Heap#

The heapq module provides an implementation of the heap queue algorithm, also known as the priority queue algorithm. Heaps are binary trees where every parent node has a value less than or equal to any of its children (min-heap). This cheat sheet covers heap operations including heap sort, priority queues, merging sorted iterables, and finding the n largest or smallest elements efficiently.
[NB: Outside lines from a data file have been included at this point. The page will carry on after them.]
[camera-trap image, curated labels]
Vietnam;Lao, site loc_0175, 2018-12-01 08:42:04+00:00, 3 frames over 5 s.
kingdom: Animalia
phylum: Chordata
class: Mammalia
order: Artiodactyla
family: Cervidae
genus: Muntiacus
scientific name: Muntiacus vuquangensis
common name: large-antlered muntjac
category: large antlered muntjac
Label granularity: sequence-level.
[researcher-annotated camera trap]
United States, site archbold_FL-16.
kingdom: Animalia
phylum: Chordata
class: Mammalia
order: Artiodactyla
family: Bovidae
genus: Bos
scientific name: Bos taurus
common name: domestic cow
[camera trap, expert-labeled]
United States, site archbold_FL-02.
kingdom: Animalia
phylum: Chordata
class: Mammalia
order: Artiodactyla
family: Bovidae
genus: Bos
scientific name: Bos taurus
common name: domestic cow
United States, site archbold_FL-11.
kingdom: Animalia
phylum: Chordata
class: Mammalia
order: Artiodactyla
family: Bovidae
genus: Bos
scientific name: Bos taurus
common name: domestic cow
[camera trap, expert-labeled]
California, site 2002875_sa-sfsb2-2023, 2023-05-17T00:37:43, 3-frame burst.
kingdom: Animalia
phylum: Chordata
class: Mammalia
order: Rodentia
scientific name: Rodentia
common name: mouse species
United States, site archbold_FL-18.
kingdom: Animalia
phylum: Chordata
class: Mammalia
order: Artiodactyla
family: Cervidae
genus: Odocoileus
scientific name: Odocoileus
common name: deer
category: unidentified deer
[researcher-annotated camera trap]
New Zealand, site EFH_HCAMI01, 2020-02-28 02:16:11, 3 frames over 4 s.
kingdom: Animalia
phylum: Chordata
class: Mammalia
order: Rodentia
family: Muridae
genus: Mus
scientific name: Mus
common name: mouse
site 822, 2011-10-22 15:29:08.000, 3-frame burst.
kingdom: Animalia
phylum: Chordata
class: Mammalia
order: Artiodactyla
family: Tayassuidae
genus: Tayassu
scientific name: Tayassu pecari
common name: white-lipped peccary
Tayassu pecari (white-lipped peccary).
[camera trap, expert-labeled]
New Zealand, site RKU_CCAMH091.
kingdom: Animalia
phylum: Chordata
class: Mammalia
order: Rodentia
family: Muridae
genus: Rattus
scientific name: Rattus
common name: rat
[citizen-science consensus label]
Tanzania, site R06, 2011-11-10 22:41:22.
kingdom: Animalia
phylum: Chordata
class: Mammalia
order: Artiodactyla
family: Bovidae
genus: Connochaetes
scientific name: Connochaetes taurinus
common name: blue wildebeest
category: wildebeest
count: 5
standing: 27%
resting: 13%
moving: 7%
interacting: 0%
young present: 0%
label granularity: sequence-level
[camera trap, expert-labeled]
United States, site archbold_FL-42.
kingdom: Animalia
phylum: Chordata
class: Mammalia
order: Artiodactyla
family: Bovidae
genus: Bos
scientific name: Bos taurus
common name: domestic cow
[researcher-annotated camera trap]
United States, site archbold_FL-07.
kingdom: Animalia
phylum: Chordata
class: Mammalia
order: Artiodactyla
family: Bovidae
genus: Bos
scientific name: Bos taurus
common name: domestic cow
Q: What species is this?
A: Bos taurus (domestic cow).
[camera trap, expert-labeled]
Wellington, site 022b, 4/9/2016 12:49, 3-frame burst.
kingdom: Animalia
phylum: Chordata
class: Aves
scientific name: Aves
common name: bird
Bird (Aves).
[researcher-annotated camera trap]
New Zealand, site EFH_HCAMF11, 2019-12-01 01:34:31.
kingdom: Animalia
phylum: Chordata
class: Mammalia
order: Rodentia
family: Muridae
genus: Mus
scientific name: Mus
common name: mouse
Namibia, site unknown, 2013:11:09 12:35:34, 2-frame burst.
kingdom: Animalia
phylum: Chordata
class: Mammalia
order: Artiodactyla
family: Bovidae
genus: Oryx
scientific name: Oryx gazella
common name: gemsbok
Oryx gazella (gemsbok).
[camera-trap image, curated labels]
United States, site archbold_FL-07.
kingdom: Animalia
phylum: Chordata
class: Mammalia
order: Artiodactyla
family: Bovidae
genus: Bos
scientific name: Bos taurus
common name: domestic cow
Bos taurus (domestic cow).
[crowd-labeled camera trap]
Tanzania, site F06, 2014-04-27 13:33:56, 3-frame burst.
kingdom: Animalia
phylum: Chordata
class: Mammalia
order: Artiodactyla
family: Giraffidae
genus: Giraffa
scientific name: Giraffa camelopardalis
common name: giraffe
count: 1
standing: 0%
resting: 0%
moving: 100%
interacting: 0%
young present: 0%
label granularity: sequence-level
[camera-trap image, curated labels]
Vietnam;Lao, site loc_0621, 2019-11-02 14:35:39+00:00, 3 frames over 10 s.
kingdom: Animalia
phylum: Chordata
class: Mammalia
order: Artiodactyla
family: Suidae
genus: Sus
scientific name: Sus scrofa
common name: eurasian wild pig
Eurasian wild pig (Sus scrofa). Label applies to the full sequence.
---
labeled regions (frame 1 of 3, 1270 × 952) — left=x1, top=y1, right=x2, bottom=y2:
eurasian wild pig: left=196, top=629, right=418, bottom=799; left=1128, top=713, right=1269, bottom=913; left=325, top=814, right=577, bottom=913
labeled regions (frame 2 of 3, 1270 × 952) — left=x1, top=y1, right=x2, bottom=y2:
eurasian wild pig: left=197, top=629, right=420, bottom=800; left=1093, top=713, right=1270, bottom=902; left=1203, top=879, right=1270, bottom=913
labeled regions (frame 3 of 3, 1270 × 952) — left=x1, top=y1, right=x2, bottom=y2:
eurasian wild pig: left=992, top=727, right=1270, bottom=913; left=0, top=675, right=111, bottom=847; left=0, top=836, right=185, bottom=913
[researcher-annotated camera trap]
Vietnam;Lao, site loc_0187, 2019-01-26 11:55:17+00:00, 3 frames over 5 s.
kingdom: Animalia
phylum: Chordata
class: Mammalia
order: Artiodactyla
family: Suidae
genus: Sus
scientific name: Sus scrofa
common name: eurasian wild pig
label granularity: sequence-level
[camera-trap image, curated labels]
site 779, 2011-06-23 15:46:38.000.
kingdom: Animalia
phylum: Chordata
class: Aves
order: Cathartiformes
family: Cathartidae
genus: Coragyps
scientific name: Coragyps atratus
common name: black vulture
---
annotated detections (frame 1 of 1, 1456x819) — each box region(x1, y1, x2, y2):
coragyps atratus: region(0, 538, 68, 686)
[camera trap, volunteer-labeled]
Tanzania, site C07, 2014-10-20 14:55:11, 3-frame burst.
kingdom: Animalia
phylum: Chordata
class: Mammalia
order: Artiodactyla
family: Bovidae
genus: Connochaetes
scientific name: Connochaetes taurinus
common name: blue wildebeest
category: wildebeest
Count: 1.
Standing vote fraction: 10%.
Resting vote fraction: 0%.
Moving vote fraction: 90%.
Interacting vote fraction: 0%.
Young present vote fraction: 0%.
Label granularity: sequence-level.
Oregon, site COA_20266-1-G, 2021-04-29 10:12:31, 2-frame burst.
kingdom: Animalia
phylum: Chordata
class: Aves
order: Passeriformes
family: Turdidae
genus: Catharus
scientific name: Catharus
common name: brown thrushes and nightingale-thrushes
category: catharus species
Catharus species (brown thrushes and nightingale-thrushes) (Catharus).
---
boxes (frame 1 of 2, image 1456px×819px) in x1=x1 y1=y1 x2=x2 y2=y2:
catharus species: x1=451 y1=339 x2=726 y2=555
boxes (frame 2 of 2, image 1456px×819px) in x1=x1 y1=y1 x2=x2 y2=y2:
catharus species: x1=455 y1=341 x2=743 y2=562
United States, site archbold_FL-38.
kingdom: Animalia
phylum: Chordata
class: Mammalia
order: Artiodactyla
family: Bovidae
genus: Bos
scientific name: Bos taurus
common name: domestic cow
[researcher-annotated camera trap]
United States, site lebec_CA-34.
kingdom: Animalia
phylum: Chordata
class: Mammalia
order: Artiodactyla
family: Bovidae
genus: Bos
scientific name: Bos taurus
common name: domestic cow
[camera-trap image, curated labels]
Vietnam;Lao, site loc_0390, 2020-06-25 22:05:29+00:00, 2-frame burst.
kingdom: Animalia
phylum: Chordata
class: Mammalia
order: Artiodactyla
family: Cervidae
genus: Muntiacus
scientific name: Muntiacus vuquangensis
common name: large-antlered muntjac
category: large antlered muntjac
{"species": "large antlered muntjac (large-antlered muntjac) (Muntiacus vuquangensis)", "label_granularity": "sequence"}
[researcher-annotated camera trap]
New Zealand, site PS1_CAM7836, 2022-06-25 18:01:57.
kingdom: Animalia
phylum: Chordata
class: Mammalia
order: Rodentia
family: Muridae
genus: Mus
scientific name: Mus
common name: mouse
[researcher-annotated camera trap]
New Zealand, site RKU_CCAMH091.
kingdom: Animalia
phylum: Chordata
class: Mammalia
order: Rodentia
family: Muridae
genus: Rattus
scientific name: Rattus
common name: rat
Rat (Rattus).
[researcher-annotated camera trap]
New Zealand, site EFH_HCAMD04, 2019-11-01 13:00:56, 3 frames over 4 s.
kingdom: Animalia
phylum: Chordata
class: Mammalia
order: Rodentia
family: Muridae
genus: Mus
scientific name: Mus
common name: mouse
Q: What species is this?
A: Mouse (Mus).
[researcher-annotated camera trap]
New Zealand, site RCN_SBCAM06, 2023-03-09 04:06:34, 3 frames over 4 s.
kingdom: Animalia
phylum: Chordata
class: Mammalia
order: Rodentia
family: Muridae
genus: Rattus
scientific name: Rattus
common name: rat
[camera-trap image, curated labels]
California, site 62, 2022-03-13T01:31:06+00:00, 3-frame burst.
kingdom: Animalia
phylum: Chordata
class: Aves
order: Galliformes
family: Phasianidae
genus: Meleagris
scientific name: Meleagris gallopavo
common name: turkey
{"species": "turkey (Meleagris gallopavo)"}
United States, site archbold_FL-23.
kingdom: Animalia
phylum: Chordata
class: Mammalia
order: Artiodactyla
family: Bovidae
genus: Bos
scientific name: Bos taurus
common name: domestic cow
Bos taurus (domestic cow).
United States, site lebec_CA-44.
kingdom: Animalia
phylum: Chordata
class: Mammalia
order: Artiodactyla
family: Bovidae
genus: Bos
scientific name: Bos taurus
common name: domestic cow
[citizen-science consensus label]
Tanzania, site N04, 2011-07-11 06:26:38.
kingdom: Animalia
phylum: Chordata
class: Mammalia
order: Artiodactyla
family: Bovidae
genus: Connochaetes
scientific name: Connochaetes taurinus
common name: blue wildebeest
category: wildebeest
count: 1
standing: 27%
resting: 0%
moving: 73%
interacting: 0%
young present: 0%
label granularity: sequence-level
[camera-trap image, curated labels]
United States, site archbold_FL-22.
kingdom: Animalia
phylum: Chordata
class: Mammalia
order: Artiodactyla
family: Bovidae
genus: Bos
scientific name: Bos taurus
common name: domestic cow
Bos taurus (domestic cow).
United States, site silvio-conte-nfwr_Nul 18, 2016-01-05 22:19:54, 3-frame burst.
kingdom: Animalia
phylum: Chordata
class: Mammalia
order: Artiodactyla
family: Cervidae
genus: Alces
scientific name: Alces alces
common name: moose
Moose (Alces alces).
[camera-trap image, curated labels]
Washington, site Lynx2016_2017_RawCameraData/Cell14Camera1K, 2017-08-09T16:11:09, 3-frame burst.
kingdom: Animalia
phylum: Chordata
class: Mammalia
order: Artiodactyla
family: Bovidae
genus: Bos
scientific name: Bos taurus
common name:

The source code is available on GitHub.

References#

Basic Heap Operations#

The heapq module provides functions to create and manipulate heaps. Use heapify to convert a list into a heap in-place in O(n) time. Use heappush and heappop to add and remove elements while maintaining the heap property.

>>> import heapq
>>> # Convert list to heap in-place
>>> h = [5, 1, 3, 2, 6]
>>> heapq.heapify(h)
>>> h[0]  # smallest element at root
1
>>> # Push and pop
>>> heapq.heappush(h, 0)
>>> heapq.heappop(h)
0
>>> # Push and pop in one operation
>>> heapq.heappushpop(h, 4)  # push 4, then pop smallest
1
>>> # Pop and push in one operation
>>> heapq.heapreplace(h, 0)  # pop smallest, then push 0
2

Implement Heap Sort with heapq#

Heap sort works by pushing all elements onto a heap and then popping them off one by one. Since the heap maintains the min-heap property, elements come out in sorted order. The time complexity is O(n log n).

>>> import heapq
>>> a = [5, 1, 3, 2, 6]
>>> h = []
>>> for x in a:
...     heapq.heappush(h, x)
...
>>> x = [heapq.heappop(h) for _ in range(len(a))]
>>> x
[1, 2, 3, 5, 6]

A more efficient approach uses heapify to convert the list in-place:

>>> import heapq
>>> def heap_sort(items):
...     h = items.copy()
...     heapq.heapify(h)
...     return [heapq.heappop(h) for _ in range(len(h))]
...
>>> heap_sort([5, 1, 3, 2, 6])
[1, 2, 3, 5, 6]

Implement Max Heap#

Python’s heapq only provides a min-heap. To implement a max-heap, negate the values when pushing and negate again when popping.

>>> import heapq
>>> # Max heap using negation
>>> h = []
>>> for x in [5, 1, 3, 2, 6]:
...     heapq.heappush(h, -x)
...
>>> [-heapq.heappop(h) for _ in range(len(h))]
[6, 5, 3, 2, 1]

For custom objects, implement __lt__ with reversed comparison:

import heapq

class MaxHeapItem:
    def __init__(self, val):
        self.val = val

    def __lt__(self, other):
        return self.val > other.val  # reversed for max heap

h = []
for x in [5, 1, 3]:
    heapq.heappush(h, MaxHeapItem(x))

print(heapq.heappop(h).val)  # 5 (largest)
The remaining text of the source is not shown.